### Task item
Examine the entries and show every line in which the word "sourceMappingURL" is found.

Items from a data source

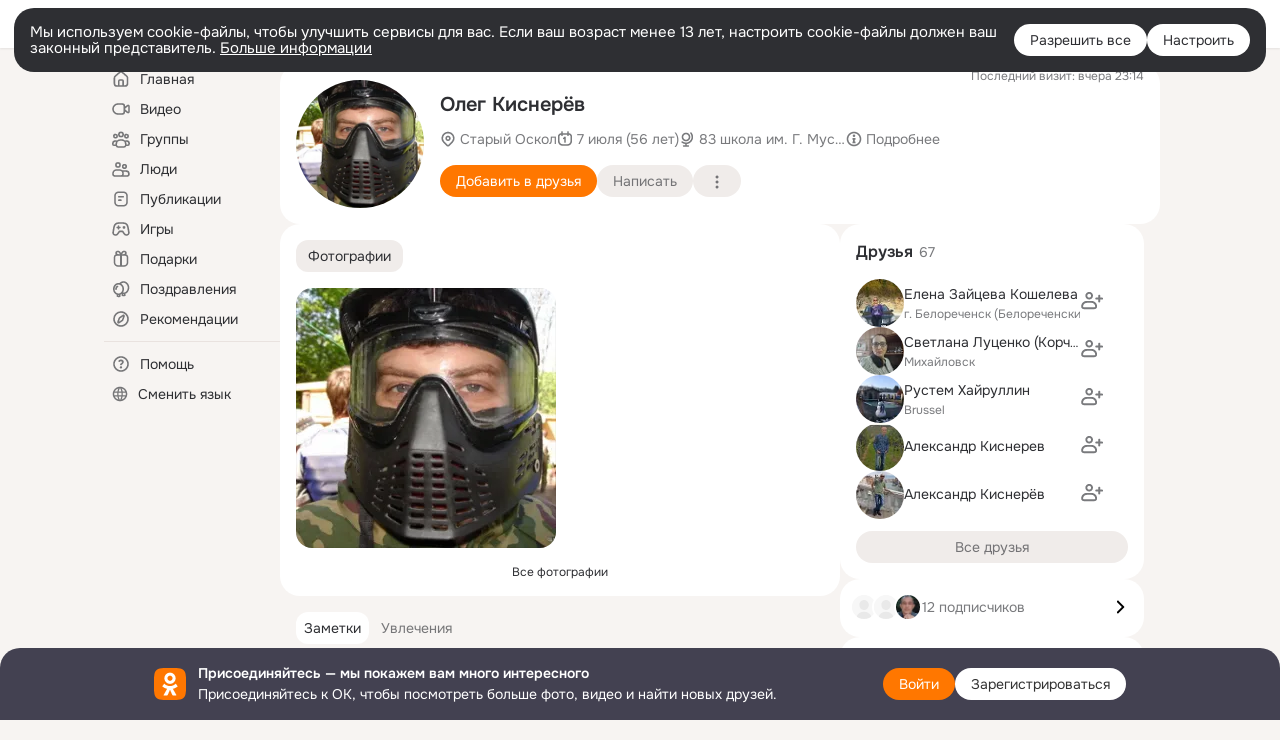

--- FILE ---
content_type: application/javascript
request_url: https://ok.ru/res/react/93675.fd829ef38a508a1f648a.js
body_size: 474
content:
"use strict";(window.webpackChunkOK_ds_components=window.webpackChunkOK_ds_components||[]).push([[93675],{HQvo:(e,n,a)=>{a.r(n),a.d(n,{default:()=>o});var l,t=a("JBoD");function r(){return(r=Object.assign?Object.assign.bind():function(e){for(var n=1;n<arguments.length;n++){var a=arguments[n];for(var l in a)({}).hasOwnProperty.call(a,l)&&(e[l]=a[l])}return e}).apply(null,arguments)}let o=e=>t.createElement("svg",r({xmlns:"http://www.w3.org/2000/svg",fill:"currentColor",viewBox:"0 0 16 16"},e),l||(l=t.createElement("path",{fillRule:"evenodd",d:"M7.165 4.656C3.47 5.388 1.593 7.801.69 10.04v.002a1.8 1.8 0 0 0 2.8 2.07c.877-.654 1.972-1.13 3.675-1.346v.904a1.8 1.8 0 0 0 2.974 1.364l4.775-4.11a1.8 1.8 0 0 0-.003-2.732L10.136 2.1a1.8 1.8 0 0 0-2.972 1.366zm.905 1.472a.8.8 0 0 0 .694-.793v-1.87a.2.2 0 0 1 .33-.152l4.776 4.094a.2.2 0 0 1 0 .303l-4.775 4.111a.2.2 0 0 1-.33-.151V9.885a.8.8 0 0 0-.856-.798c-2.632.183-4.175.844-5.396 1.758l-.026.02a.2.2 0 0 1-.313-.228c.788-1.951 2.481-4.056 5.896-4.509",clipRule:"evenodd"})))}}]);
//# sourceMappingURL=source-maps/93675.fd829ef38a508a1f648a.js.map

--- FILE ---
content_type: application/javascript; charset=utf-8
request_url: https://st-ok.cdn-vk.ru/res/js/GiftCardPixel_exrevjk5.js
body_size: 747
content:
define(["OK/logger"],function(s){
var o = {};"use strict";function l(e){if(e&&e.__esModule)return e;var i=Object.create(null);if(e){Object.keys(e).forEach(function(r){if(r!=="default"){var t=Object.getOwnPropertyDescriptor(e,r);Object.defineProperty(i,r,t.get?t:{enumerable:true,get:function(){return e[r]}})}})}i.default=e;return i}var c=l(s);function u(e,i){if(!(e instanceof i)){throw new TypeError("Cannot call a class as a function")}}function f(e,i){for(var r=0;r<i.length;r++){var t=i[r];t.enumerable=t.enumerable||false;t.configurable=true;if("value"in t)t.writable=true;Object.defineProperty(e,t.key,t)}}function h(e,i,r){if(i)f(e.prototype,i);return e}function v(e){return new Promise(function(i,r){var t=new Image;t.onload=i;t.onerror=r;t.src=e})}var g=function(){function e(){var i=this;u(this,e);this.element=null;this.src=null;this.logError=function(){i.sendError("Failed to load image")}}h(e,[{key:"sendError",value:function i(r){var t,n;var a=(t=this.element)==null?void 0:t.getAttribute("data-pid");var d=(n=this.element)==null?void 0:n.getAttribute("data-ip");c.clob("giftFront",r+": presentId["+a+"] ip["+d+"] src["+this.src+"]","loadImage","fail")}},{key:"activate",value:function i(r){this.element=r;var t=r.tagName.toLowerCase()==="img";var n=this.src=t?r.src:r.getAttribute("data-src");if(!n){return this.sendError("No gift image src")}if(t){var a=r;if(a.complete){if(!a.naturalWidth){this.logError()}}else{this.isErrorListener=true;a.addEventListener("error",this.logError)}}else{v(n).catch(this.logError)}}},{key:"deactivate",value:function i(){if(this.isErrorListener){this.element.removeEventListener("error",this.logError)}this.element=null}}]);return e}();o.GiftCardPixel=g
return o;
});
//# sourceMappingURL=GiftCardPixel_exrevjk5.js.map


--- FILE ---
content_type: application/javascript; charset=utf-8
request_url: https://st-ok.cdn-vk.ru/res/js/PositionManager_eq60s9it.js
body_size: 1240
content:
define([],function(){
var u = {};"use strict";function B(h,o){if(!(h instanceof o)){throw new TypeError("Cannot call a class as a function")}}function H(h,o){for(var l=0;l<o.length;l++){var e=o[l];e.enumerable=e.enumerable||false;e.configurable=true;if("value"in e)e.writable=true;Object.defineProperty(h,e.key,e)}}function M(h,o,l){if(o)H(h.prototype,o);return h}var G="left",k="center",C="right",F="top",W="top",L="sc-menu__top",m="sc-menu__left",v="sc-menu__right",O="bottom",x="top",p="left",N="right",S=9;var _=function(){function h(o){B(this,h);this._menu=o}M(h,[{key:"fixParent",value:function o(){var l=this._menu,e=l.getEl(),f=l.getTargetEl();if(e.parentNode!==f){if(e.parentNode){e.parentNode.removeChild(e)}f.appendChild(e)}}},{key:"fix",value:function o(){var l=this._menu.options.orientation;switch(l){case p:case N:return this.fixH(l);default:return this.fixV(l)}}},{key:"fixV",value:function o(l){var e=this._menu,f=e.options,a=e.getEl(),R=e.getTriggerEl(),y=e.getArrowEl(),P=e.getTargetEl(),s=a.style;R.style;var E=+f.margin,T=+f.vmargin,b=f.noarrow!=="1",c=l,A=30,i=0,t,n,r,g,d;if(b){i=S}n=R.getBoundingClientRect();r=P.getBoundingClientRect();s.left=n.left-r.left+"px";s.top=n.top-r.top+"px";s.margin=0;t=a.getBoundingClientRect();switch(f.align){case G:g=E;break;case C:g=n.width-t.width-E;break;case k:default:g=(n.width-t.width)/2+E;break}var w=window.innerHeight-(n.top+n.height+T),I=n.top;w-=i;I-=i;if(c===O){if(w<t.height&&I>w){d=-t.height-T-i;a.classList.add(L);c=x}else{d=n.height+T+i;a.classList.remove(L)}}else{if(I<t.height&&w>I){d=n.height+T+i;a.classList.remove(L);c=O}else{d=-t.height-T-i;a.classList.add(L)}}if(t.left+g<0){g=A-t.left}if(t.left+g+t.width>window.innerWidth){g=window.innerWidth-t.width-t.left-A}s.left=g+n.left-r.left+"px";s.top=d+n.top-r.top+"px";if(y){y.style.left=n.width/2-g+"px"}return c}},{key:"fixH",value:function o(l){var e=this._menu,f=e.options,a=e.getEl(),R=e.getTriggerEl(),y=e.getArrowEl(),P=e.getTargetEl(),s=a.style;R.style;var E=+f.margin,T=+f.vmargin,b=30,c=l,A=e.options.noarrow!=="1",i,t,n,r,g;if(A){E+=S}if(l===N){a.classList.remove(m);a.classList.add(v)}else{a.classList.remove(v);a.classList.add(m)}t=R.getBoundingClientRect();n=P.getBoundingClientRect();s.left=t.left-n.left+"px";s.top=t.top-n.top+"px";s.margin=0;i=a.getBoundingClientRect();switch(f.align){case W:r=T;break;case F:r=t.height-i.height-T;break;default:r=(t.height-i.height)/2+T;break}var d=window.innerWidth-(t.left+t.width+E),w=t.left;function I(){g=-i.width-E;a.classList.remove(v);a.classList.add(m)}function V(){g=t.width+E;a.classList.remove(m);a.classList.add(v)}switch(c){case N:if(d<i.width&&w>d){c=p}break;case p:if(w<i.width&&w<d){c=N}}if(c===N){V()}else{I()}if(i.top+r<0){r=b-i.top}if(i.top+r+i.height>window.innerHeight){r=window.innerHeight-i.height-i.top-b}s.top=r+t.top-n.top+"px";s.left=g+t.left-n.left+"px";if(A){y.style.top=t.height/2-r+"px"}return c}},{key:"destroy",value:function o(){OK.util.clean(this)}}]);return h}();_.ALIGN_LEFT=G;_.ALIGN_CENTER=k;_.ALIGN_RIGHT=C;_.ORIENTATION_B=O;_.ORIENTATION_T=x;_.ORIENTATION_L=p;_.ORIENTATION_R=N;u.ALIGN_CENTER=k;u.ALIGN_LEFT=G;u.ALIGN_RIGHT=C;u.ORIENTATION_B=O;u.ORIENTATION_L=p;u.ORIENTATION_R=N;u.ORIENTATION_T=x;u.default=_;Object.defineProperty(u,"__esModule",{value:true})
return u;
});
//# sourceMappingURL=PositionManager_eq60s9it.js.map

### Solution to this exercise
//# sourceMappingURL=source-maps/93675.fd829ef38a508a1f648a.js.map
//# sourceMappingURL=GiftCardPixel_exrevjk5.js.map
//# sourceMappingURL=PositionManager_eq60s9it.js.map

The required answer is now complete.